Mercy Relief’s Executive Director Zhang Tingjun said, “We are thankful and honoured to be able to do our part in helping to rebuild the lives of Typhoon Haiyan survivors. We identify strongly with UP-SHS’s mission of training competent health workers who will serve rural communities in the Philippines as we believe it is crucial to empower disaster-struck communities with the necessary knowledge and tools for them to work towards positive changes in their lives.”

Mercy Relief has been implementing ongoing disaster relief and community development projects worth at least S$900,000 since November 2013 when the destructive Typhoon Haiyan made its first landfall on the Central Philippines. These initiatives have helped over 9,000 beneficiaries to date. The NGO will be carrying out two new recovery projects in Palawan Province and Panay Island that are aimed at ensuring food security and promoting livelihood recovery to enhance communities’ resilience against future disasters.

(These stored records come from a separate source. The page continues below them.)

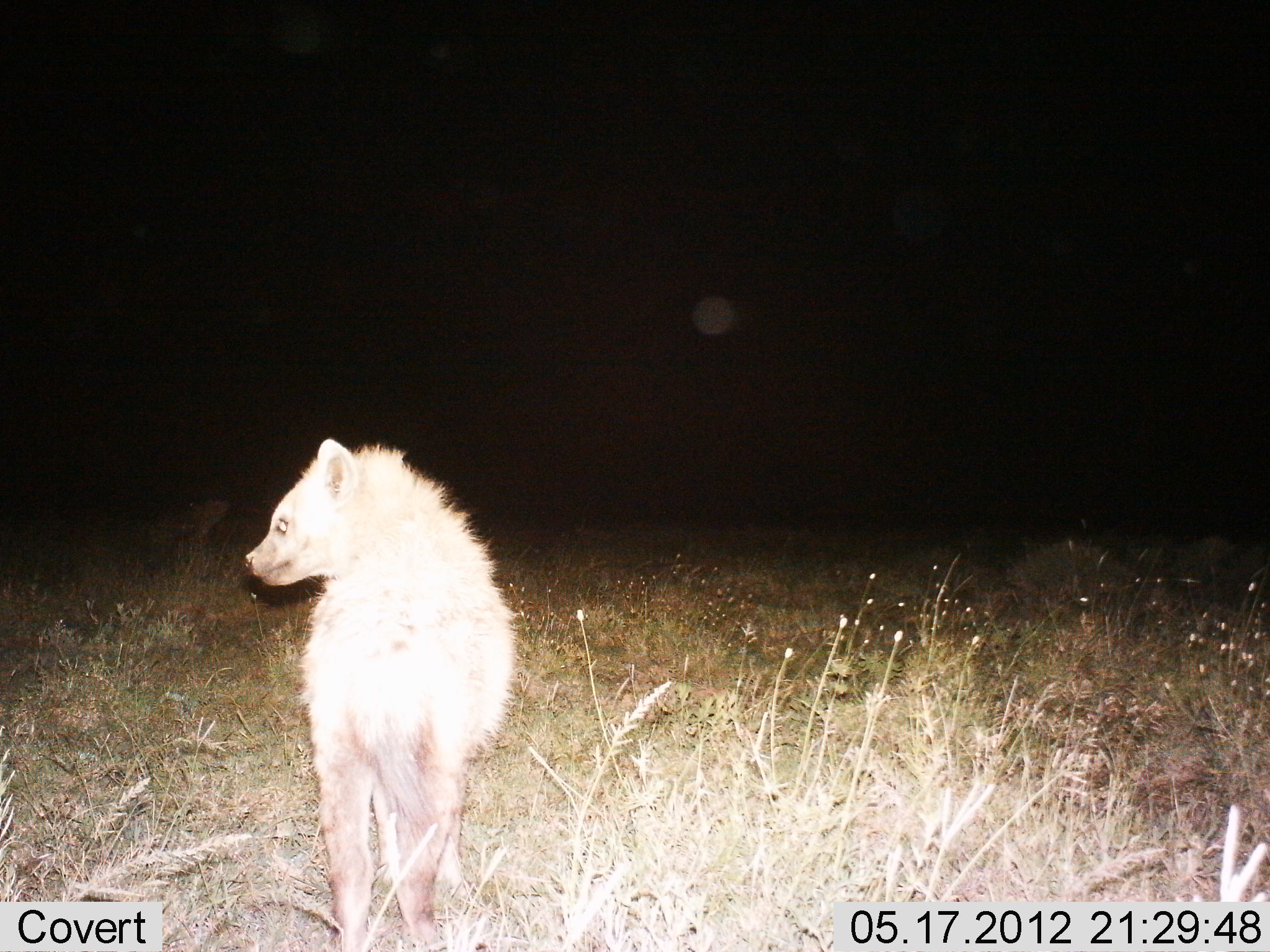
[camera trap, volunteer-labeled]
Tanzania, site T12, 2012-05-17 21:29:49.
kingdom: Animalia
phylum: Chordata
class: Mammalia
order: Carnivora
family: Hyaenidae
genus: Crocuta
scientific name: Crocuta crocuta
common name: spotted hyena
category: hyenaspotted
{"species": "hyenaspotted (spotted hyena) (Crocuta crocuta)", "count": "1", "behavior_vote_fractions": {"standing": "90%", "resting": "0%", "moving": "10%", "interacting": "0%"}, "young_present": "0%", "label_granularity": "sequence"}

Mercy Relief’s initiatives in the Philippines focus on mitigating vulnerability and building community resilience against disasters through livelihood recovery projects with disaster risk reduction (DRR) components, for urban and rural poor communities in partnership with local governments, NGOs and community-based groups. Up to December 2014, Mercy Relief had implemented ten humanitarian relief activities and eight sustainable development projects worth at least S$3 million (approx. US$2.4 million) across the country.